Short descriptive captions:
-------
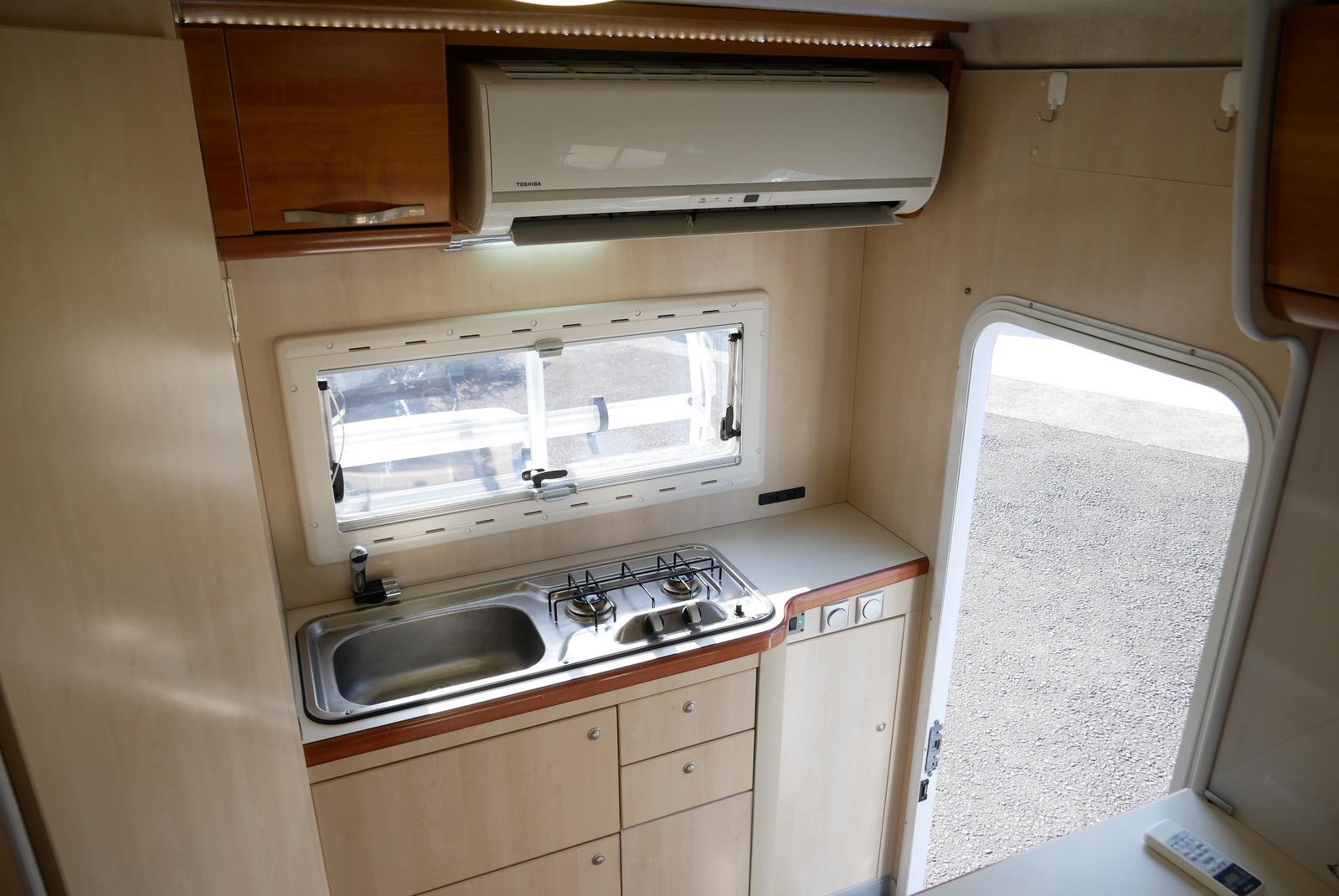 キャンピングカーキャブコン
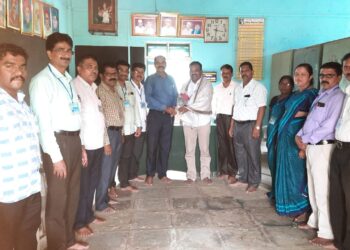 वेणूनाथ कडूंंची श्रमिक विद्यालयाला भेट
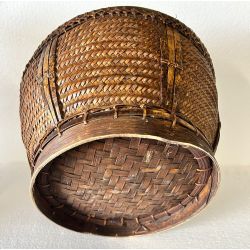 Panier laotien à légumes tressé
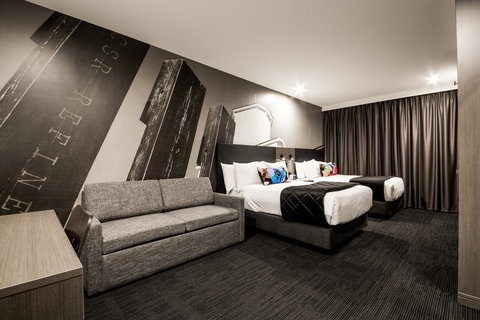 Sage Hotel James Street - Accommodation Cairns 12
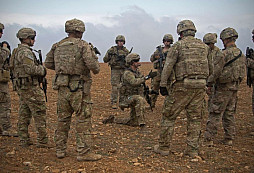 Američané v Sýrii nechají čtyři stovky vojáků, ti zde budou především pomáhat Kurdům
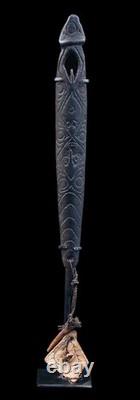 Rhombe, bullroarer, papua new guinea, oceanic art, traditional instrument, 29 cm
-------
Task details:
Reproduce the caption text of every item above character for character, one item per line, leaving out the pictures.

Answer for the task:
 キャンピングカーキャブコン
 वेणूनाथ कडूंंची श्रमिक विद्यालयाला भेट
 Panier laotien à légumes tressé
 Sage Hotel James Street - Accommodation Cairns 12
 Američané v Sýrii nechají čtyři stovky vojáků, ti zde budou především pomáhat Kurdům
 Rhombe, bullroarer, papua new guinea, oceanic art, traditional instrument, 29 cm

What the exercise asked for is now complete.